Congress and presidents promised more than government can deliver on other spending, regulation and indeed every important aspect of government. Yet, the lying was done so skillfully — so rationally, if you will — that most voters couldn’t hold individual elected officials accountable at the polls for the deceits.

Yet, the failed promises have bred distrust of Washington as a whole. According to a 2017 Harris Poll, three-quarters of prospective retirees over 50 believe that Social Security will run out of money in their lifetime. According to the Pew Research Center, in 1964, a little more than a half century ago, three-quarters of voters trusted the federal government to do “the right thing” most of time — but in 2015 only one-fifth did so.

Distrust of Washington helps understand why presidential candidates Jimmy Carter, Ronald Reagan, Bill Clinton, and especially Donald Trump and Bernie Sanders ran as outsiders to Washington.

Getting rid of Trump won’t get rid of the lying in Washington or restore trust in our government. To restore trust, we must stop the collective lying through statutes. For that, we need new ground rules of legislation that require elected officials to take responsibility for the unpopular consequences as well as the popular ones.

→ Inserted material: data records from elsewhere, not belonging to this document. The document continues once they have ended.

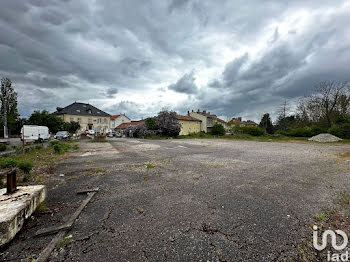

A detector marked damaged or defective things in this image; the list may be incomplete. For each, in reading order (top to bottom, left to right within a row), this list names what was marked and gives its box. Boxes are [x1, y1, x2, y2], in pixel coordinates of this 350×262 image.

broken concrete slab [0, 185, 45, 247]
cracked asphalt [0, 138, 350, 260]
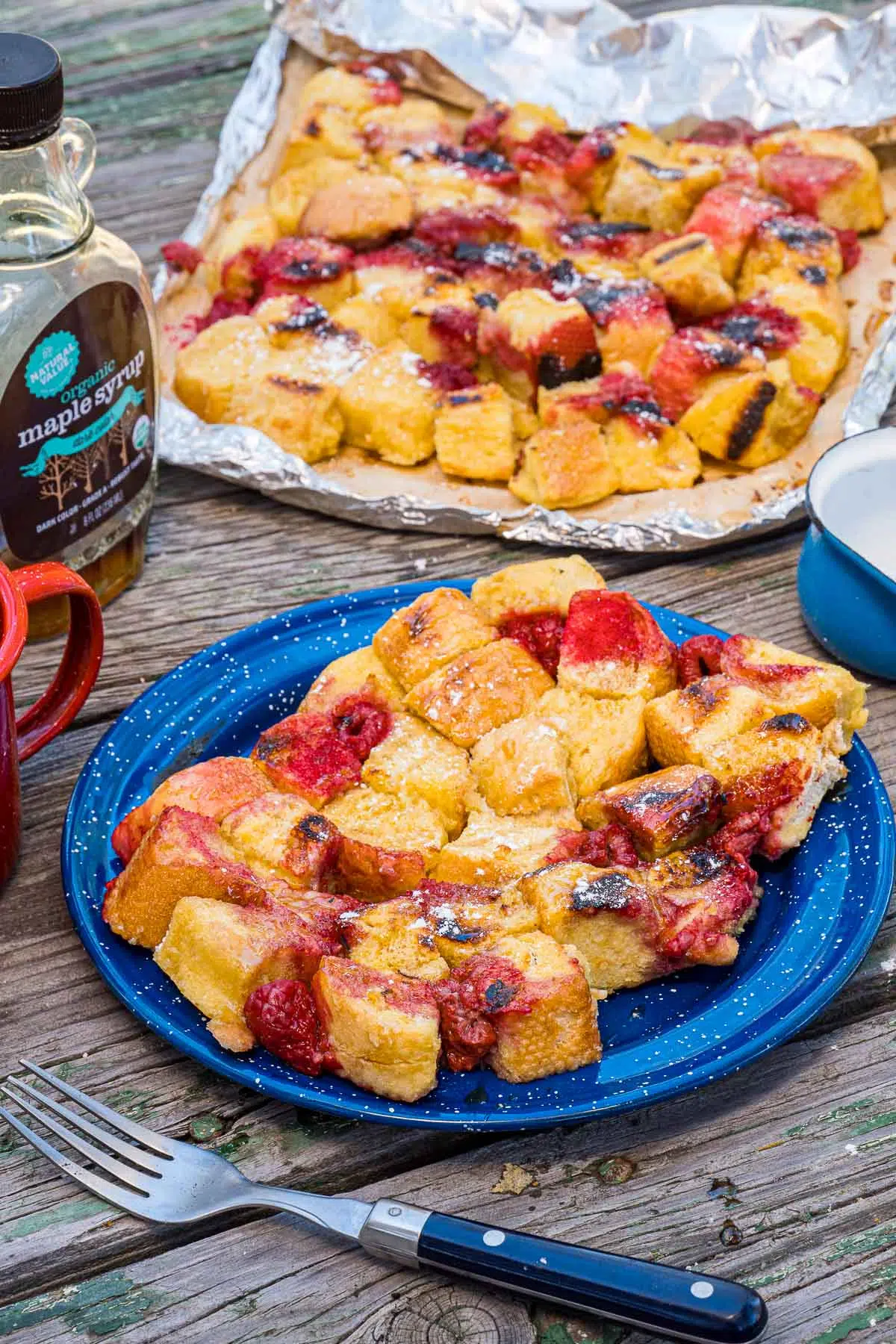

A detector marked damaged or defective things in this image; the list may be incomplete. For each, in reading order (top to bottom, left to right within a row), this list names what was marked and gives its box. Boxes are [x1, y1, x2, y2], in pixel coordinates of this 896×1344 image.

peeling green paint on wood [0, 1269, 167, 1333]
peeling green paint on wood [811, 1306, 892, 1338]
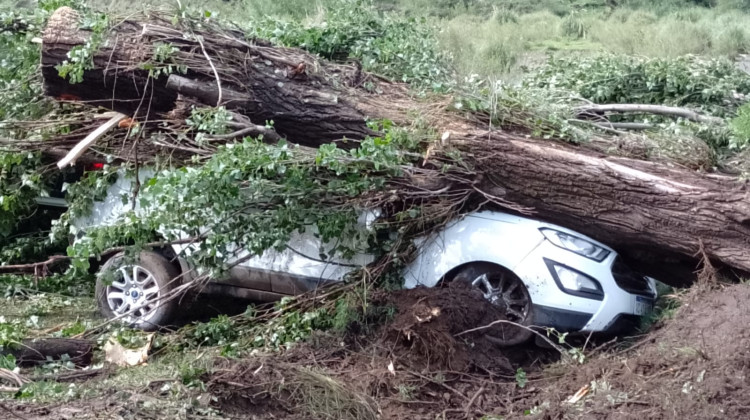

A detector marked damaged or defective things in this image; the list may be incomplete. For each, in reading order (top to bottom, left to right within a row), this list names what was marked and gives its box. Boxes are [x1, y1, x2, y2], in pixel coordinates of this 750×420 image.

With regulation, for example, instead of simply legislating that agencies shall deliver the benefit of regulatory protection, elected officials should join in taking responsibility for important regulatory burdens The new ground rules of legislation on spending, regulation and everything else are in a statute that I have proposed called “The Honest Deal Act.”

Join me to stop the supposedly rational and needed, but actually insidious lying.